Datos de origen
· · ·

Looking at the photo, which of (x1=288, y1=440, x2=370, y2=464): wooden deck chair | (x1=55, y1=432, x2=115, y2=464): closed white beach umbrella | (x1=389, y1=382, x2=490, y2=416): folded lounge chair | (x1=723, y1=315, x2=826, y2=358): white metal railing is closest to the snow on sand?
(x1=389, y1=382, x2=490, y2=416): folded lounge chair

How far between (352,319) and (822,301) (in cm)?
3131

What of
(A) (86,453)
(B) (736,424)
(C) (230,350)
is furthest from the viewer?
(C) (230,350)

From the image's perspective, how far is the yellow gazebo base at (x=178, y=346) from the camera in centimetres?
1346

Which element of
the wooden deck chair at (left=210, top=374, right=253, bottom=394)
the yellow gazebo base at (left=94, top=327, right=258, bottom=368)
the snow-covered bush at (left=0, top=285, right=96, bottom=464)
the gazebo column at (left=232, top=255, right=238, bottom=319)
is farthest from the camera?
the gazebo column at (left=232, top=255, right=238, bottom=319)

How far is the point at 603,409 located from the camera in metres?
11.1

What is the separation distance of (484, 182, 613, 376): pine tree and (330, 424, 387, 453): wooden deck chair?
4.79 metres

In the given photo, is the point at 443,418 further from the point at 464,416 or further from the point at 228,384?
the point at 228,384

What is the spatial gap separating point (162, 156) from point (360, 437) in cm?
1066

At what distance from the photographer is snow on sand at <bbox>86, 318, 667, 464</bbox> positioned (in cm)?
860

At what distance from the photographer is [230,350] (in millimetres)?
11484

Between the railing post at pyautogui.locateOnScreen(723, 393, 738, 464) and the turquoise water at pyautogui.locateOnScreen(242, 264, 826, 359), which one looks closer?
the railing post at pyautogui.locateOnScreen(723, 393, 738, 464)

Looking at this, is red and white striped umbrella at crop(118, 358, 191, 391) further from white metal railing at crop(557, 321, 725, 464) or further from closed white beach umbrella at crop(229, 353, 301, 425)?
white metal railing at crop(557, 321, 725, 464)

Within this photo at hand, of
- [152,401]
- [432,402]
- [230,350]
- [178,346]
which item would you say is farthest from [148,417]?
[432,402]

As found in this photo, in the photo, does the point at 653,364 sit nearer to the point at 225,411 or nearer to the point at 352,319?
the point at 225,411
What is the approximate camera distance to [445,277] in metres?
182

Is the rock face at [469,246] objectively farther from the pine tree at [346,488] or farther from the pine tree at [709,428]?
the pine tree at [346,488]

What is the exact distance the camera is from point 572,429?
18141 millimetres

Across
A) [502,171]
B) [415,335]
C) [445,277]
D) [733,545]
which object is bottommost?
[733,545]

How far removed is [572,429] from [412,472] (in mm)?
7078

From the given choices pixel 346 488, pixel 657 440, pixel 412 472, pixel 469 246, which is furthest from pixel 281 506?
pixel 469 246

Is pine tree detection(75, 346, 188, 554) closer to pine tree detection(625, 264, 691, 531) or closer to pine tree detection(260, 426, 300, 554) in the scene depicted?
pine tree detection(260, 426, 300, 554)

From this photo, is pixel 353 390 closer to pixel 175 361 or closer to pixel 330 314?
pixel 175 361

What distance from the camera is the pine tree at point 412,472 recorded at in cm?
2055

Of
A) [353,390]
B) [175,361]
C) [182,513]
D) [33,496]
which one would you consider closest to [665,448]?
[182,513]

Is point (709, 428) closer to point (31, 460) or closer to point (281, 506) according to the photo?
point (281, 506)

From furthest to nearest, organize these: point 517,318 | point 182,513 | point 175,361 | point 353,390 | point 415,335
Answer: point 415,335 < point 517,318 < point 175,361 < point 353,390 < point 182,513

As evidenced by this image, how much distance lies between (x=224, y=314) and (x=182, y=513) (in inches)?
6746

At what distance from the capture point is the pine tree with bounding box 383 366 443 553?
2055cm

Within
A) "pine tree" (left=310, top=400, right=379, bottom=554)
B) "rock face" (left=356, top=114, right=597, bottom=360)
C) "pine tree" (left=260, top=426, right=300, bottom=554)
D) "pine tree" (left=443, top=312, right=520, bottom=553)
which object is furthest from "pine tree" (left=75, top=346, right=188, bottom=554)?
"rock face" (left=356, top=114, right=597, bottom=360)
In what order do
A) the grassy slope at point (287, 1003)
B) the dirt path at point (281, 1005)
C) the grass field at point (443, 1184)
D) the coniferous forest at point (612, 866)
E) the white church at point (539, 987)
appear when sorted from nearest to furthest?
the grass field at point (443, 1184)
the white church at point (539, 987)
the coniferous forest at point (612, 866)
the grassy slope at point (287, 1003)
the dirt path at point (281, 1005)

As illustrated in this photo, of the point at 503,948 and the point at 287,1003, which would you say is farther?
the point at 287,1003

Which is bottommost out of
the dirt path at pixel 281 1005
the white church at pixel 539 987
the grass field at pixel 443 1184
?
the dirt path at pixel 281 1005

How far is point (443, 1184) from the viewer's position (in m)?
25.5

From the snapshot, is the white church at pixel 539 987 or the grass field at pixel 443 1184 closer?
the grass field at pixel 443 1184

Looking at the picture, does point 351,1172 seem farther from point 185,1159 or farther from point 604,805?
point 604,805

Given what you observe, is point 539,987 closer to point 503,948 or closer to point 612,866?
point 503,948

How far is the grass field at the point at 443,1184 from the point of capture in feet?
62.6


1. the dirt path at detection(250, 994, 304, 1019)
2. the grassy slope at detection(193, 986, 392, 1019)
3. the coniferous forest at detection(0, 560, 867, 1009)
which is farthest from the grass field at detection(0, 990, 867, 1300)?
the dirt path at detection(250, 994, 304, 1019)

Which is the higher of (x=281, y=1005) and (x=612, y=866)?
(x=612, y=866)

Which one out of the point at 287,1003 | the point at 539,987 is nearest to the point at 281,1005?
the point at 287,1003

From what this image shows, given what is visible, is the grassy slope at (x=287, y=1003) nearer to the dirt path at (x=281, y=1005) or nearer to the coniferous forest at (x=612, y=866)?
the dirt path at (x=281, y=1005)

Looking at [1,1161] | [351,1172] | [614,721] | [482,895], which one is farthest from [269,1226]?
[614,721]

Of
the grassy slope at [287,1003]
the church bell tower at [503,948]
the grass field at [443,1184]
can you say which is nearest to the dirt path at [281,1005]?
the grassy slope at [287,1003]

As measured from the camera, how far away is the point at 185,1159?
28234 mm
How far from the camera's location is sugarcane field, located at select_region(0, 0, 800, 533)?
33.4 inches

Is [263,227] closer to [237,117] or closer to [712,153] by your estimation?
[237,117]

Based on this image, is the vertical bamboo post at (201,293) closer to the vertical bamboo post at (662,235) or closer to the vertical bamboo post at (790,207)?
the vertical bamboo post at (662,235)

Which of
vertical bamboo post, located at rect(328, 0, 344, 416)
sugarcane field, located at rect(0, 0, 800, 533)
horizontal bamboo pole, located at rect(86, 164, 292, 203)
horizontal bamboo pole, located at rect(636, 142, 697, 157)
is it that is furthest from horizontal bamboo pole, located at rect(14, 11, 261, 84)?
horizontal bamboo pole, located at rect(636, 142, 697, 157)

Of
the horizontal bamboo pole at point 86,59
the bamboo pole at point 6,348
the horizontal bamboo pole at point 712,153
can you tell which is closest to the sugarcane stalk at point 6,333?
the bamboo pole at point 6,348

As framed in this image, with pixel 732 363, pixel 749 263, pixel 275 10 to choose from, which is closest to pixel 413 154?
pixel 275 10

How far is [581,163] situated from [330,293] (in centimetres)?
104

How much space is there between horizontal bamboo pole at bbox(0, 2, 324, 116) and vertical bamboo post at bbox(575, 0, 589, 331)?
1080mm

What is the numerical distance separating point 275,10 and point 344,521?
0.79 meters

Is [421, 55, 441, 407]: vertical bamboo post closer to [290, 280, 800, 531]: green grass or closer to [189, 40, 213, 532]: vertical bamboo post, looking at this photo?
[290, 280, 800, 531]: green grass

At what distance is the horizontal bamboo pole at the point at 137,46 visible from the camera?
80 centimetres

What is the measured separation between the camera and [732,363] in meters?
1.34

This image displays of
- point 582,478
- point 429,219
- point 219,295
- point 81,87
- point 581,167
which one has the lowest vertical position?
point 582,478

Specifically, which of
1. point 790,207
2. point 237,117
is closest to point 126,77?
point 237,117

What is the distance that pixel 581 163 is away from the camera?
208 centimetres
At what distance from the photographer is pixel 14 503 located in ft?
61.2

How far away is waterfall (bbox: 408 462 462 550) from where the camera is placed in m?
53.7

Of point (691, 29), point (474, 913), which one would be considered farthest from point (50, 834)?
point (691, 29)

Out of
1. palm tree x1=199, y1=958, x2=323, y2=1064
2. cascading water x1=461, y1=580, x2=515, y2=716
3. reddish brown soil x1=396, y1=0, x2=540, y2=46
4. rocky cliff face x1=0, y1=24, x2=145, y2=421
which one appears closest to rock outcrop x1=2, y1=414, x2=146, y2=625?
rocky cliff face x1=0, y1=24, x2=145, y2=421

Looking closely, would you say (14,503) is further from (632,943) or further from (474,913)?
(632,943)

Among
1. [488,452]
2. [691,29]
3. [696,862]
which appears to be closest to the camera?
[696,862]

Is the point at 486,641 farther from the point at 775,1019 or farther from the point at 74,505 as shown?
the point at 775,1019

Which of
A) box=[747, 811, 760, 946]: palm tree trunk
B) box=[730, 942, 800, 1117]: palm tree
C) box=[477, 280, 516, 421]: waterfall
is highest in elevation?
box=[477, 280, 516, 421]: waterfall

· · ·

> **Qué se pide**
Por favor, formatea como tabla Markdown todo lo que va desde la línea que contiene "Is the point at 486,641" hasta el final de los ítems, incluida esa línea. Usa las columnas "Número" y "Línea", pon una fila por línea y omite las líneas en blanco.

> **Solución propuesta**
| Número | Línea |
|---|---|
| 1 | Is the point at 486,641 farther from the point at 775,1019 or farther from the point at 74,505 as shown? |
| 2 | the point at 775,1019 |
| 3 | Which of |
| 4 | A) box=[747, 811, 760, 946]: palm tree trunk |
| 5 | B) box=[730, 942, 800, 1117]: palm tree |
| 6 | C) box=[477, 280, 516, 421]: waterfall |
| 7 | is highest in elevation? |
| 8 | box=[477, 280, 516, 421]: waterfall |